During Tuesday night's vice presidential debate, Indiana Gov. Mike Pence doubled down on comments he's made lately dismissing allegations of racial bias in American policing.
"Enough of this seeking every opportunity to demean law enforcement by making accusations of implicit bias every time tragedy occurs," Pence said, referring to recent police shootings of black people.
Pence made similar statements in front of a church group in Colorado Springs, Colo., in September.
"Donald Trump and I believe there's been far too much of this talk of institutional bias or racism within law enforcement," Pence said, according to CNN. "In difficult and life threatening situations, mistakes are made and people have to be held to strict account."
It's a nice thought to suggest that simply declining to speak about a topic negates its existence.
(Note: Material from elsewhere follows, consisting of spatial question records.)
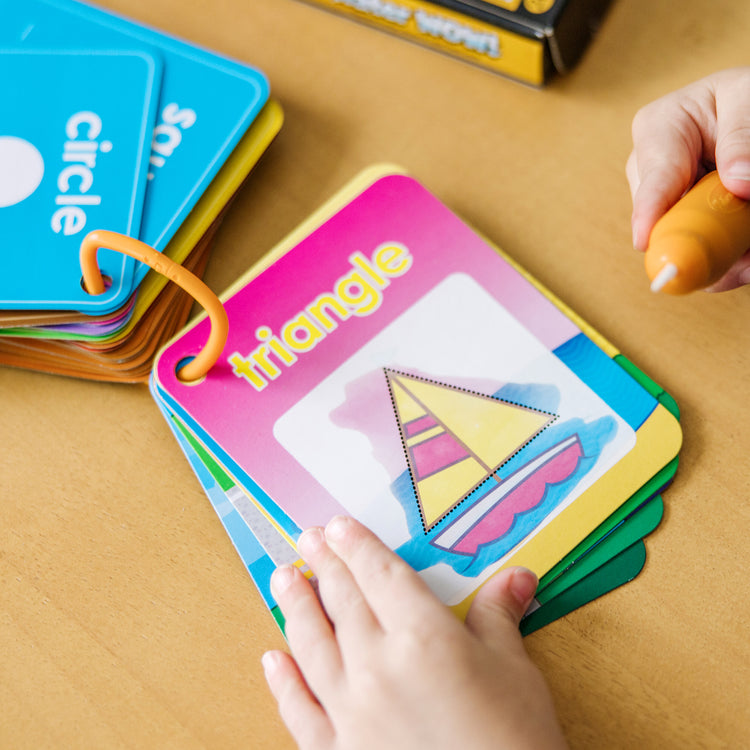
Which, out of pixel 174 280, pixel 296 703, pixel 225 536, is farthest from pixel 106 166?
pixel 296 703

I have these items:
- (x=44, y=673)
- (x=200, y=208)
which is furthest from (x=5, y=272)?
(x=44, y=673)

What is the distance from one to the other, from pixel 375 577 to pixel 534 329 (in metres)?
0.19

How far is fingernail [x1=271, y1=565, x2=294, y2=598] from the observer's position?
0.46 metres

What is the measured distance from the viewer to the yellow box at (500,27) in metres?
0.55

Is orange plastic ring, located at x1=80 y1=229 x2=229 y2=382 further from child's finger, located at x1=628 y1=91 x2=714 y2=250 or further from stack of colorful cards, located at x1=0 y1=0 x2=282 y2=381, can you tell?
child's finger, located at x1=628 y1=91 x2=714 y2=250

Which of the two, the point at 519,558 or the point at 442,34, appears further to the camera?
the point at 442,34

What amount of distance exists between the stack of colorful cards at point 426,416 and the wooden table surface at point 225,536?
27 mm

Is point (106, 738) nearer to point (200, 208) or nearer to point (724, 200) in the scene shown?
point (200, 208)

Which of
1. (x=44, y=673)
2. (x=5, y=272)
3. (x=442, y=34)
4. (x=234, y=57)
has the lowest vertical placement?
(x=44, y=673)

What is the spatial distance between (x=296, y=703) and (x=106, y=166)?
1.20 ft

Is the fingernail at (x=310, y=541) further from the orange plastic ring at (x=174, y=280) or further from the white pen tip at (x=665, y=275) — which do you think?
the white pen tip at (x=665, y=275)

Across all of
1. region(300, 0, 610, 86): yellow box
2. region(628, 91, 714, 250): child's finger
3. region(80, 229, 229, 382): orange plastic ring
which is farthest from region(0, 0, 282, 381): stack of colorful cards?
region(628, 91, 714, 250): child's finger

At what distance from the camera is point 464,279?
535mm

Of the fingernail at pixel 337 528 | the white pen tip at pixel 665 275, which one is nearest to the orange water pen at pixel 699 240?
the white pen tip at pixel 665 275
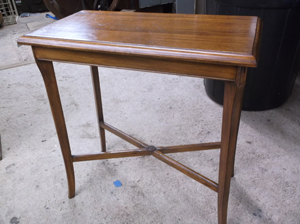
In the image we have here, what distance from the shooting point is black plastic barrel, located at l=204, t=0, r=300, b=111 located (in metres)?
1.58

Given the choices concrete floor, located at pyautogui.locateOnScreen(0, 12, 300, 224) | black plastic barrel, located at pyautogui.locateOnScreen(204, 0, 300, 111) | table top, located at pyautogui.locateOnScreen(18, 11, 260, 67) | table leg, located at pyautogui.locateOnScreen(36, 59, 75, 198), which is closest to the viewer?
table top, located at pyautogui.locateOnScreen(18, 11, 260, 67)

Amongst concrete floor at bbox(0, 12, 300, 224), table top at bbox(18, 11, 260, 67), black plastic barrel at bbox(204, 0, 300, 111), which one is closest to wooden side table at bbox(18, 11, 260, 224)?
table top at bbox(18, 11, 260, 67)

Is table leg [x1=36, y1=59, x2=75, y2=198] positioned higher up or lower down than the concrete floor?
higher up

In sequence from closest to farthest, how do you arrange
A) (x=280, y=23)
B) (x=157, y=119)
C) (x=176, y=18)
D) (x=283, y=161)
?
(x=176, y=18) → (x=283, y=161) → (x=280, y=23) → (x=157, y=119)

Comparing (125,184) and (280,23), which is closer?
(125,184)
But if the past few years have taught Americans anything, it's that to deny racial bias in policing in the U.S. is like denying the wind, or the rain.
Here are some facts: Over the past three years, a nationwide protest movement has coalesced explicitly to combat racism in American law enforcement. The movement for Black Lives is fueled by a seemingly perpetual stream of black people being killed by police — including Terence Crutcher in Tulsa, Oklahoma; Keith Lamont Scott in Charlotte, North Carolina; and Carnell Snell, Jr. in Los Angeles, in the past two weeks alone.
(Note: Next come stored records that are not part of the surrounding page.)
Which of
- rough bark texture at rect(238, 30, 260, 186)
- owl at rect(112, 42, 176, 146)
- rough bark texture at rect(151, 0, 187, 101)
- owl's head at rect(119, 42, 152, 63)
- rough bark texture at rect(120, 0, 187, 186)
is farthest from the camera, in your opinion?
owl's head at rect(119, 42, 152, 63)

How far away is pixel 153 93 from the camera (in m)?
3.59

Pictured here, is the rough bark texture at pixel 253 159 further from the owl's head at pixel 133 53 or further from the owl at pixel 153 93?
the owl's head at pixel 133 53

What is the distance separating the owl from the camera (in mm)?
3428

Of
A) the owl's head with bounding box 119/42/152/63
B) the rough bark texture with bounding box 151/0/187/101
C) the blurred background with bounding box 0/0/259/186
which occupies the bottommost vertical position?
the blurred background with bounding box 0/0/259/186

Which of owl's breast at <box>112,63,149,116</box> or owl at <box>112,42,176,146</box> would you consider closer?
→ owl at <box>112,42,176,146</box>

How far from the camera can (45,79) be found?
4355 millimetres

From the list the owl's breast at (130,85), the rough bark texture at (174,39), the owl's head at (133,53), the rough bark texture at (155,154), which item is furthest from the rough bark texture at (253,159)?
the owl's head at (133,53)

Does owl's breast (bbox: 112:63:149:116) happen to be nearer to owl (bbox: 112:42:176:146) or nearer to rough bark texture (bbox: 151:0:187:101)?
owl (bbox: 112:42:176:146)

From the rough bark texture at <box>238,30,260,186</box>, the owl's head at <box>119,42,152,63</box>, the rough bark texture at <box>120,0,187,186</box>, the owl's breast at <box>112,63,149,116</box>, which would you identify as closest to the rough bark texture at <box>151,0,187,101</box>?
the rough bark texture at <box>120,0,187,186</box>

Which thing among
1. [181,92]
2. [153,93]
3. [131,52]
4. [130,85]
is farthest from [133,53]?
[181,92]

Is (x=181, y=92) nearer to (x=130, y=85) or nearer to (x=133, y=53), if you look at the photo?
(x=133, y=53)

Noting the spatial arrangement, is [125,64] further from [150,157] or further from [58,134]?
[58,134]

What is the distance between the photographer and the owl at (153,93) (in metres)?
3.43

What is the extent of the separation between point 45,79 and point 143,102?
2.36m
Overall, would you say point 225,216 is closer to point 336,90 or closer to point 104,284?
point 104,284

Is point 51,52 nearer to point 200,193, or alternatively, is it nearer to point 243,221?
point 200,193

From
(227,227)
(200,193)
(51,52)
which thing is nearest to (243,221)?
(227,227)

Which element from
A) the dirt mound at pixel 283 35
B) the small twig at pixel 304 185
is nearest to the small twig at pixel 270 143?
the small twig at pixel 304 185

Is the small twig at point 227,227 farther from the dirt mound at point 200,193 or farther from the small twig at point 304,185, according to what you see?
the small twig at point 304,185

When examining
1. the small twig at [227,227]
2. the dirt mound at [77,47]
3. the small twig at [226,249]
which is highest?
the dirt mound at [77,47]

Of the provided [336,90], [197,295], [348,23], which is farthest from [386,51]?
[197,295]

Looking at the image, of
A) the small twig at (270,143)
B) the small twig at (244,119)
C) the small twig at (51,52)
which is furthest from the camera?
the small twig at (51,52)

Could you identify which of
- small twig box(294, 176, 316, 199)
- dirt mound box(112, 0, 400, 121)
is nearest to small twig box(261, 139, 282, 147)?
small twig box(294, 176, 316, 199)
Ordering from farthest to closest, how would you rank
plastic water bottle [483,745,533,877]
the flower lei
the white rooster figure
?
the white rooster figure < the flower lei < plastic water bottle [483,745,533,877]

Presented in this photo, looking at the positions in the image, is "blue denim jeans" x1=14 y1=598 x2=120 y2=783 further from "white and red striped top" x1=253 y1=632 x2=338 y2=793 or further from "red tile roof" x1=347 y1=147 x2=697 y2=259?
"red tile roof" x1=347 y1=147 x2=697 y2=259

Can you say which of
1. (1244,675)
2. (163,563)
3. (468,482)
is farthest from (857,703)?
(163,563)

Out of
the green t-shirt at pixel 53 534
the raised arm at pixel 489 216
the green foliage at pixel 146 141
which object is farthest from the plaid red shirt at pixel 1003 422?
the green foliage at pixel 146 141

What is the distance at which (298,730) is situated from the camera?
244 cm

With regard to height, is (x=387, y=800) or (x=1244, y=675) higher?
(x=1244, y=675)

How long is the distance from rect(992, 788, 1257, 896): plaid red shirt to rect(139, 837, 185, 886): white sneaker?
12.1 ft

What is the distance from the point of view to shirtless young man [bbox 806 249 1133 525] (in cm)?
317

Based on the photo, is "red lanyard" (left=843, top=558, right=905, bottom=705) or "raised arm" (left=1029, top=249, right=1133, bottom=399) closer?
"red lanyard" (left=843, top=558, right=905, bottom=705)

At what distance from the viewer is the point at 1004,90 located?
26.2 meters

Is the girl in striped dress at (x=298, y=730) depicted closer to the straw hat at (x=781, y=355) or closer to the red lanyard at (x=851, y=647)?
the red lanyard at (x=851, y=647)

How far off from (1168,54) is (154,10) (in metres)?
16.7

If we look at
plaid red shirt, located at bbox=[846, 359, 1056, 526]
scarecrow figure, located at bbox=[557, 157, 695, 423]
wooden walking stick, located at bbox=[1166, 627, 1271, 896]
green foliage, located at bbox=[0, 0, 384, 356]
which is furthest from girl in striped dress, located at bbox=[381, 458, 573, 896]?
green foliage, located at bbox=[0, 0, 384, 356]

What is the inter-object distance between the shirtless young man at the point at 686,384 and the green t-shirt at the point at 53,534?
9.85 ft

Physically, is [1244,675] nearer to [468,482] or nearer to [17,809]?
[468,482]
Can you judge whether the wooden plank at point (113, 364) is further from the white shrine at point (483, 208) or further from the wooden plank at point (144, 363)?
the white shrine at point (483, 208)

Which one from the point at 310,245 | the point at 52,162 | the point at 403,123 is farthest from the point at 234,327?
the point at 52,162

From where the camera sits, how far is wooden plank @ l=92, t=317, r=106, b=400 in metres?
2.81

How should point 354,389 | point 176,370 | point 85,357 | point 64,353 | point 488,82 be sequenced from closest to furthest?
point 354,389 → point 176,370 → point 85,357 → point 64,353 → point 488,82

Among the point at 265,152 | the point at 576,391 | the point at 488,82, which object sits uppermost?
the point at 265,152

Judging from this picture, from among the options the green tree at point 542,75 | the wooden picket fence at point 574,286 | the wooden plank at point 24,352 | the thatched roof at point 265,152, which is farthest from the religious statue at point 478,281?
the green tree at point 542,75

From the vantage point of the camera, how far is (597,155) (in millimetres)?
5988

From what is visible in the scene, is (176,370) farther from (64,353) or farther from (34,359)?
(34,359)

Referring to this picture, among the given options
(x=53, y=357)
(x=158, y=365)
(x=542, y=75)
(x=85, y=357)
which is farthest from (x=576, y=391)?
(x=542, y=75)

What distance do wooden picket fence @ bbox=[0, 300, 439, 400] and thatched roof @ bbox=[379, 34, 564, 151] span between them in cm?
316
This is not just ugly racial optics — it's ugly statistics. Black people are more than twice as likely to be killed by police than white people in 2016 so far, according to the Guardian's database The Counted, despite constituting less than a fifth as large a portion of the U.S. population.
They are also less likely to be posing an imminent lethal threat to police officers when they are shot and killed, according to an analysis of 2015 police-caused fatality data by researchers at the University of Louisville and the University of South Carolina, as reported by the Washington Post.
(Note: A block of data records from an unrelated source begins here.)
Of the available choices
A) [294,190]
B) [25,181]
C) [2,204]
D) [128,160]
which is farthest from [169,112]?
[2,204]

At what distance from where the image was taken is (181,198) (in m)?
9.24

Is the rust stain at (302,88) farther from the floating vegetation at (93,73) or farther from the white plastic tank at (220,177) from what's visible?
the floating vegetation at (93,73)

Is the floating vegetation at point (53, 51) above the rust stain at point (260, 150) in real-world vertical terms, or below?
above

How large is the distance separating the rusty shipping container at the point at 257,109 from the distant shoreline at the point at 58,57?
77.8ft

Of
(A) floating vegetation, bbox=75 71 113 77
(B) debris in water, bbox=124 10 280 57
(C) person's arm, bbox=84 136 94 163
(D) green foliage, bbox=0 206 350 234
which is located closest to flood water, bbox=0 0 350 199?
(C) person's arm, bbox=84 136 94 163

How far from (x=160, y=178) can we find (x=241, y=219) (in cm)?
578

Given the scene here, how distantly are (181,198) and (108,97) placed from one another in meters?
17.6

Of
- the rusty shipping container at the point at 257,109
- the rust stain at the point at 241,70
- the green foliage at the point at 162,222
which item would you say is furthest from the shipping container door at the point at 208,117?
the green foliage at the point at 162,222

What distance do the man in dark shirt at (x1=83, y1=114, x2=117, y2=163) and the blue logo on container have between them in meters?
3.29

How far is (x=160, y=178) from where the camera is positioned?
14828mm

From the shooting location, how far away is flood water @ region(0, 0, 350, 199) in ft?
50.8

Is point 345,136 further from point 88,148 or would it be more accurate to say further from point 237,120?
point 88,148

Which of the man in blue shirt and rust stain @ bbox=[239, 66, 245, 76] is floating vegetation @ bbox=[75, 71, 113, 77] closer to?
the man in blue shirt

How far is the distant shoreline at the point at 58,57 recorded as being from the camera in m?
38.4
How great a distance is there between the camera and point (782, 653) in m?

"The only thing that was significant in predicting whether someone shot and killed by police was unarmed was whether or not they were black," Justin Nix, one of the researchers, wrote.
Such disparities aren't limited to police shootings, either. Recent investigations into the Ferguson, Missouri; Baltimore; and Chicago police departments found overwhelming evidence of racism embedded in their practices more broadly.
The Department of Justice's report on Ferguson put it simply:
"Ferguson's police and municipal court practices both reflect and exacerbate existing racial bias, including racial stereotypes. Ferguson's own data establish clear racial disparities that adversely impact African Americans. The evidence shows that discriminatory intent is part of the reason for these disparities."
The DOJ's Baltimore report similarly concluded the Baltimore Police Department "uses enforcement strategies that unlawfully subject African-Americans to disproportionate rates of stops, searches and arrests; uses excessive force; and retaliates against individuals for their constitutionally-protected expression."
A task force appointed by Chicago Mayor Rahm Emanuel released a report that, in the task force's own words, "gives validity to the widely held belief the police have no regard for the sanctity of life when it comes to people of color," according to the Washington Post.
Similar patterns are reflected, to varying degrees, in cities across the U.S. Even the banner policing practice that Donald Trump champions — "stop and frisk," in New York City — was ruled unconstitutional in 2013 because it was racially biased against black people and Hispanics.
So perhaps Mike Pence is right about one thing: policing bias in the "United States" tends not to be implicit at all. It is, in fact, quite explicit, widely documented, directed largely against black people and remarkably common in cities and towns across the U.S.
As for whether we need to talk about it — that depends on whether we, as a country, really want to solve this endemic problem or not.